34. TRABALHISMO, POLÍTICA SOCIAL E POPULISMO

A vitória de Lula nas eleições de 2002 proporcionou um fato inédito. Fernando Henrique Cardoso abriu as portas do governo para que a equipe econômica de Lula pudesse participar e tomar conhecimento dos meandros da estrutura da economia nacional e não houvesse desgaste na transição. Pode-se dizer que a transição de FHC para Lula ocorreu com pouco ou nenhum desgaste. De imediato, Lula manteve a política econômica de seu antecessor, mas reuniu os programas sociais do governo, deu-lhes novos nomes e impulsionou tais programas com ampla propaganda.

A sensação permanente era a de que o povo deveria agradecer ao líder por estar recebendo o que lhe era de direito. Funcionou! Lula se tornou eminência parda. Seu discurso com linguagem simplória fez a parte mais pobre da população acreditar que tinham um representante no governo. Enquanto o presidente aumentava os ministérios e aparelhava o Estado, os projetos econômicos assistencialistas levavam muitos a crer que era a vez do povo. O custo de sustentar a estrutura governista crescia de forma assustadora. Porém, a estabilidade econômica permitiu ao Brasil angariar favor e investimentos no contexto internacional.

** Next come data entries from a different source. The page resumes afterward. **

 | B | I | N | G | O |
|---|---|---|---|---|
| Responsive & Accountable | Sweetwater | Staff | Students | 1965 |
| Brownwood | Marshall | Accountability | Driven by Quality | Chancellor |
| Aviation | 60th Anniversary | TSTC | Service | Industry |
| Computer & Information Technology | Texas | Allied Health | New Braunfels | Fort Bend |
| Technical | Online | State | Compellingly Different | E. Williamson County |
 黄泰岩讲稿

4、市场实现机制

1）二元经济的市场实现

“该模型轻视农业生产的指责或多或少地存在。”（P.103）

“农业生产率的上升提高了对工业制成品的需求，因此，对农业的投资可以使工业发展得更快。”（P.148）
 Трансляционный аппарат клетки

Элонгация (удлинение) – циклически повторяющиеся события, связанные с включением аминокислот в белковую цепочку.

Lula privatizou estradas federais, bancos, hidrelétricas e mesmo regiões de petróleo. Fez isso, entretanto, sorvendo uma popularidade muito superior à de seu antecessor. A descoberta de jazidas de petróleo abaixo do pré-sal foi celebrada como nos tempos de Getúlio no melhor estilo “O Petróleo é nosso”.

As frases de impacto só reforçavam a imagem de um pai, um líder que conduziria o povo brasileiro à justiça social. De fato, os indicadores sociais mostravam uma melhoria significativa da qualidade de vida da população mais pobre. Em 2006, Lula foi reeleito no segundo turno, desfrutando de grande popularidade. Tal política social rendeu prêmios a Lula. Velado, porém, estava o custo do assistencialismo. Durante a crise que abalou o mundo em 2008, o PT procurou desenvolver uma política de incentivo ao consumo.

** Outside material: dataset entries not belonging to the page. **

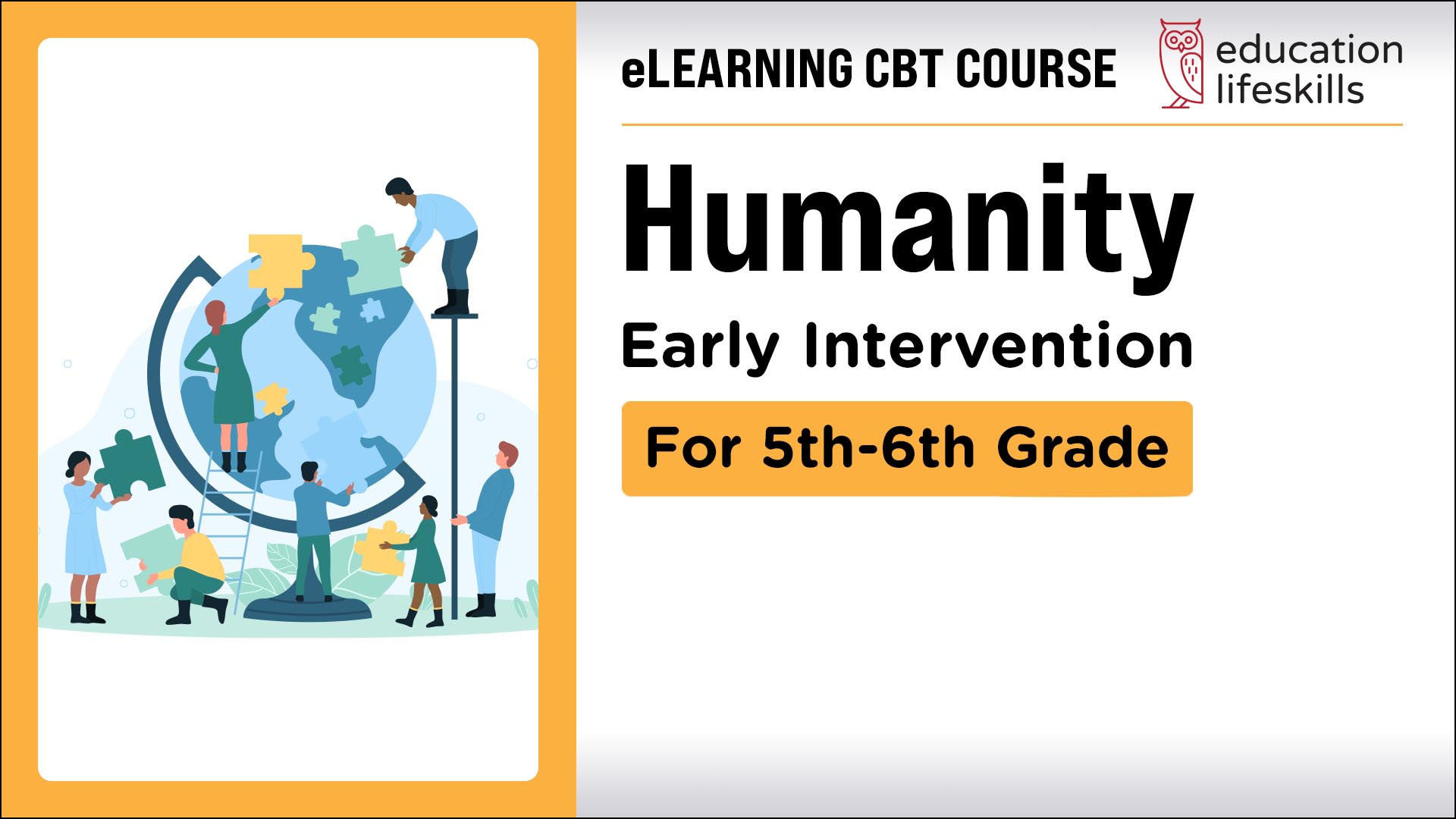 eLEARNING CBT COURSE

education
lifeskills

Humanity

Early Intervention

For 5th-6th Grade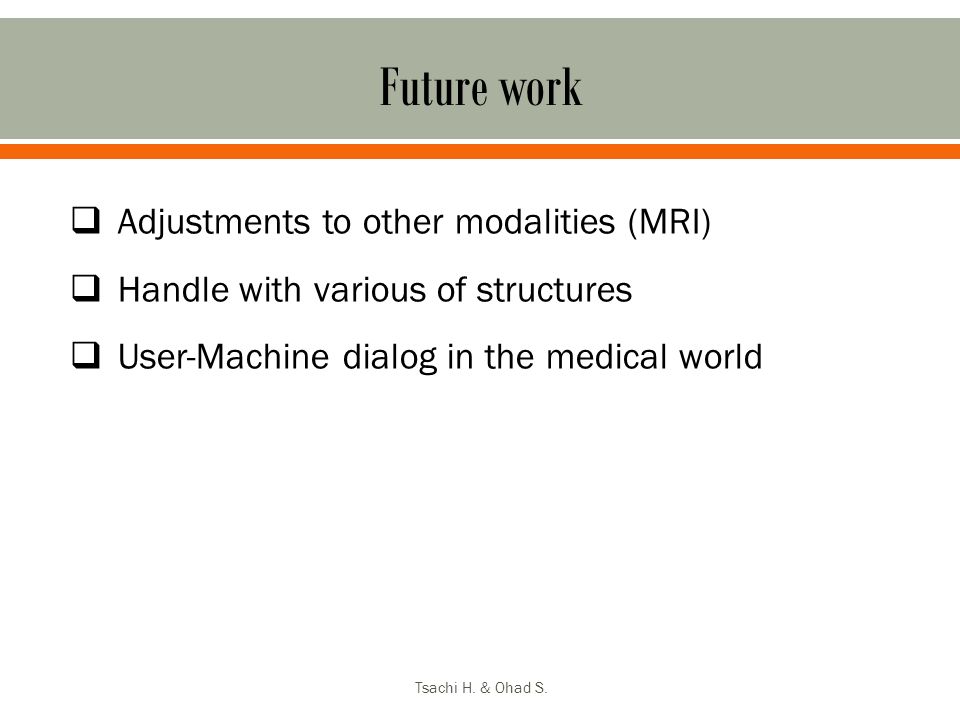 Future work

❑ Adjustments to other modalities (MRI)

❑ Handle with various of structures

❑ User-Machine dialog in the medical world

Tsachi H. & Ohad S.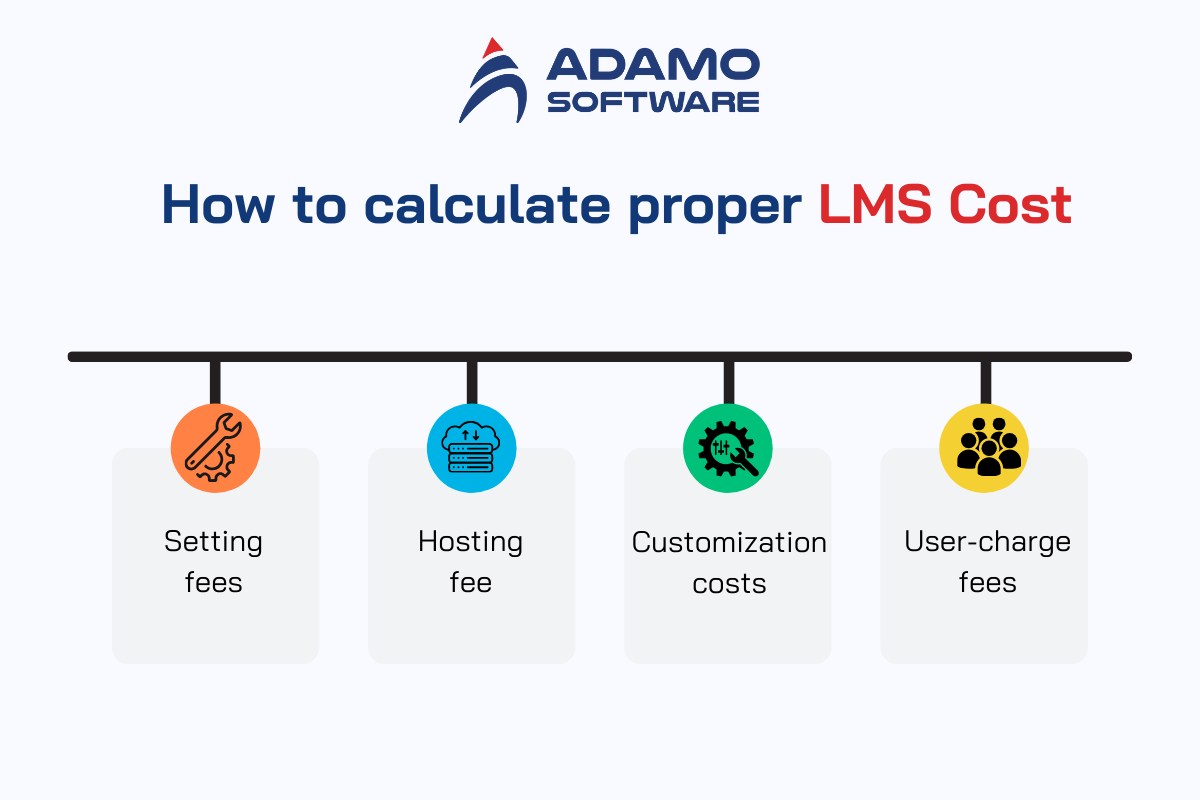 ADAMO SOFTWARE

How to calculate proper LMS Cost

Setting fees

Hosting fee

Customization costs

User-charge fees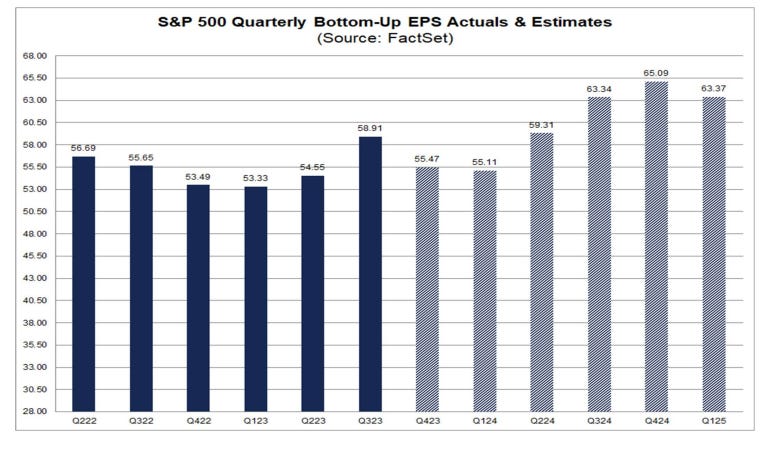 S&P 500 Quarterly Bottom-Up EPS Actuals & Estimates
(Source: FactSet)

68.00
65.50
63.00
60.50
58.00
55.50
53.00
50.50
48.00
45.50
43.00
40.50
38.00
35.50
33.00
30.50
28.00

56.69
55.65
53.49
53.33
54.55
58.91
55.47
55.11
59.31
63.34
65.09
63.37

Q222
Q322
Q422
Q123
Q223
Q323
Q423
Q124
Q224
Q324
Q424
Q125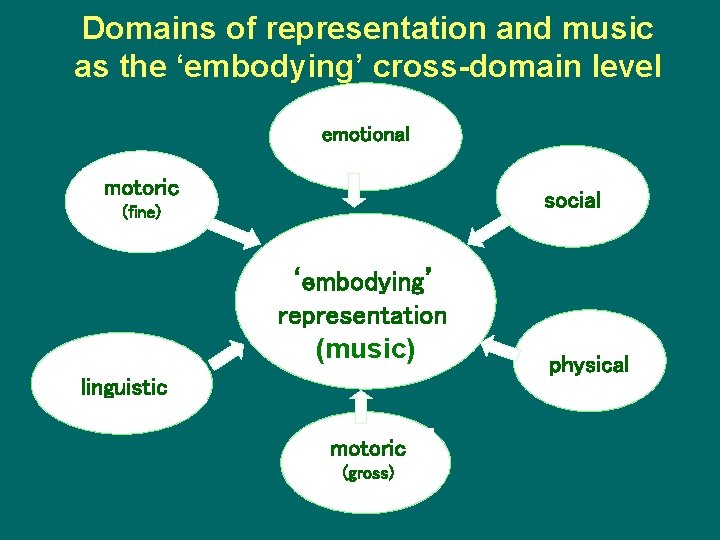 Domains of representation and music as the ‘embodying’ cross-domain level

emotional

motoric
(fine)

social

‘embodying’
representation
(music)

linguistic

physical

motoric
(gross)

As conquistas sociais do governo Lula possibilitaram melhoria da qualidade de vida de miseráveis e especial espaço foi dado a afrodescendentes que passaram a ter mais acesso ao ensino superior. Entretanto, durante os anos de governo Lula o IDH brasileiro caiu de 63º para a 75ª posição.

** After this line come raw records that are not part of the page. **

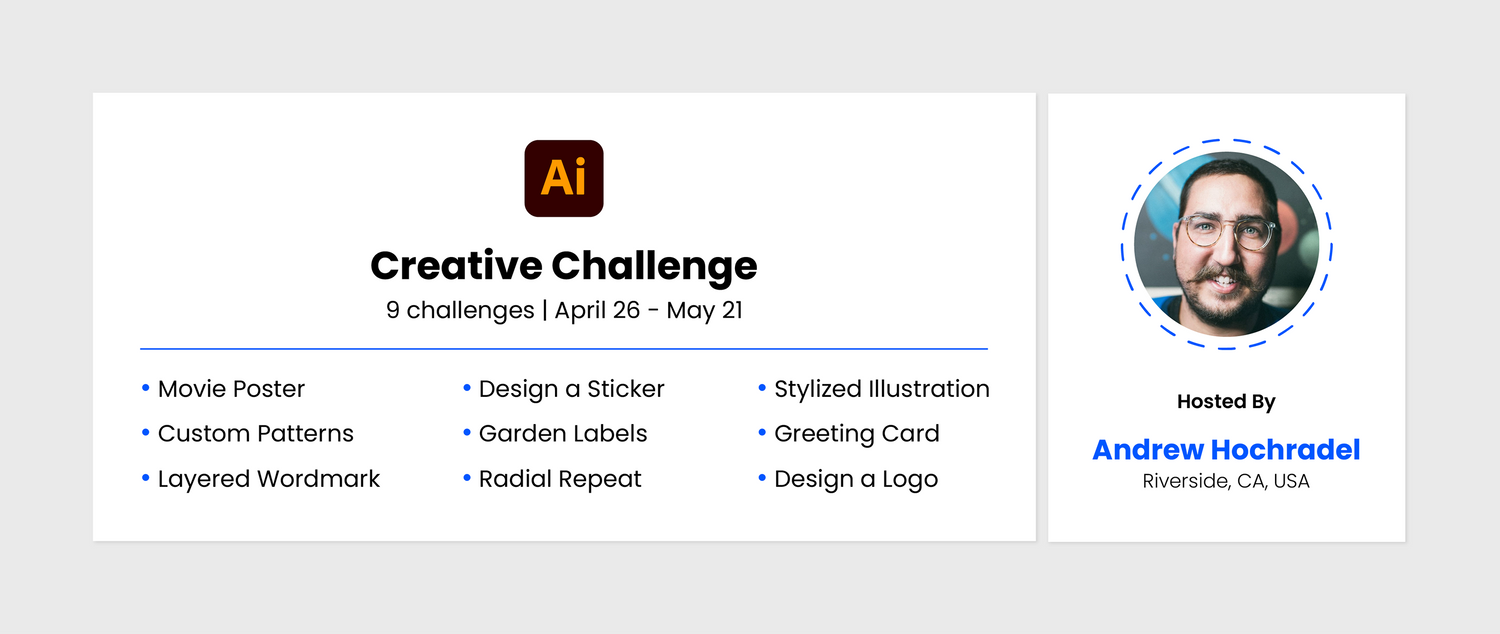 Ai

Creative Challenge

9 challenges | April 26 - May 21

• Movie Poster
• Custom Patterns
• Layered Wordmark

• Design a Sticker
• Garden Labels
• Radial Repeat

• Stylized Illustration
• Greeting Card
• Design a Logo

Hosted By

Andrew Hochradel

Riverside, CA, USA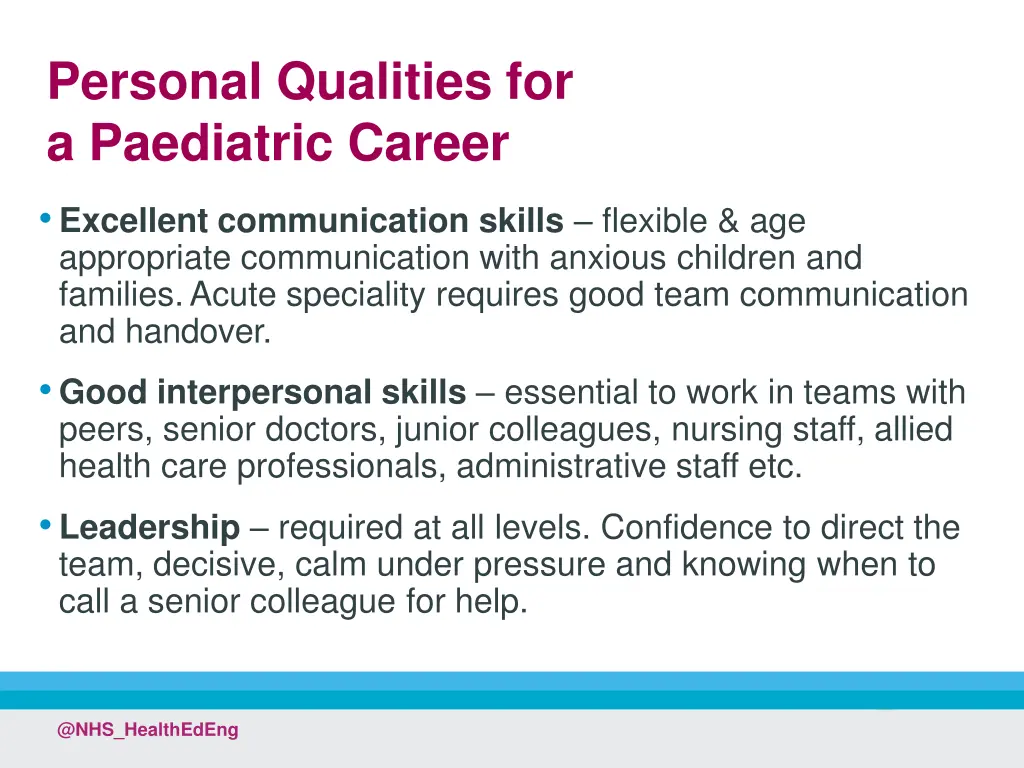 Personal Qualities for a Paediatric Career

• Excellent communication skills – flexible & age appropriate communication with anxious children and families. Acute speciality requires good team communication and handover.

• Good interpersonal skills – essential to work in teams with peers, senior doctors, junior colleagues, nursing staff, allied health care professionals, administrative staff etc.

• Leadership – required at all levels. Confidence to direct the team, decisive, calm under pressure and knowing when to call a senior colleague for help.

@NHS_HealthEdEng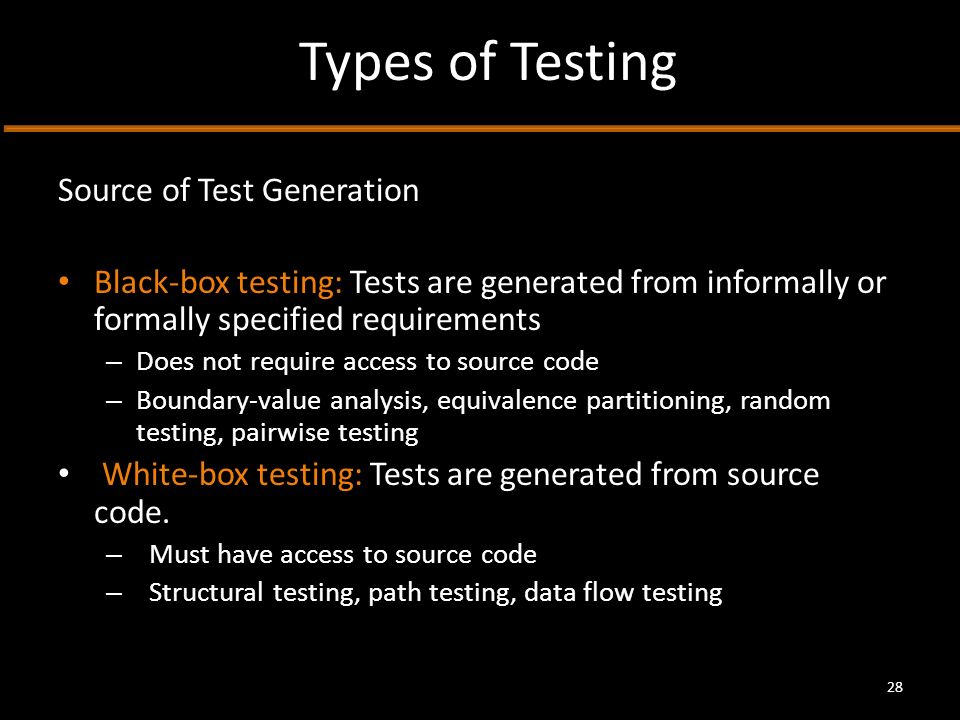 Types of Testing

Source of Test Generation

• Black-box testing: Tests are generated from informally or formally specified requirements
– Does not require access to source code
– Boundary-value analysis, equivalence partitioning, random testing, pairwise testing

• White-box testing: Tests are generated from source code.
– Must have access to source code
– Structural testing, path testing, data flow testing

28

Outros fatos importantes do governo Lula foram a crise aérea, o escândalo do mensalão, escândalos de corrupção dentro da casa civil e a participação brasileiro no corpo de paz da ONU no Haiti. Mesmo com os escândalos de corrupção em seu auge e alguma insegurança econômica, Lula conseguiu eleger sua candidata, Dilma Roussef. Dilma fora completamente fabricada e esculpida para a presidência. Não tinha traquejo político e tornou-se alternativa política pois todos os presidenciáveis do PT haviam caído como fruto de intensos escândalos de corrupção. Dilma era a segurança da manutenção dos programas assistenciais. A essa altura, o preço da manutenção do capitalismo de Estado começaria a cobrar seu preço e o governo começaria a mentir suas despesas para manter a confiança do mercado internacional e mesmo interno. A crise é tamanha que para controlar os custos do governo muitos programas sociais foram cortados. Como bons populistas, o PT continua culpando banqueiros e o mercado internacional por sua crise.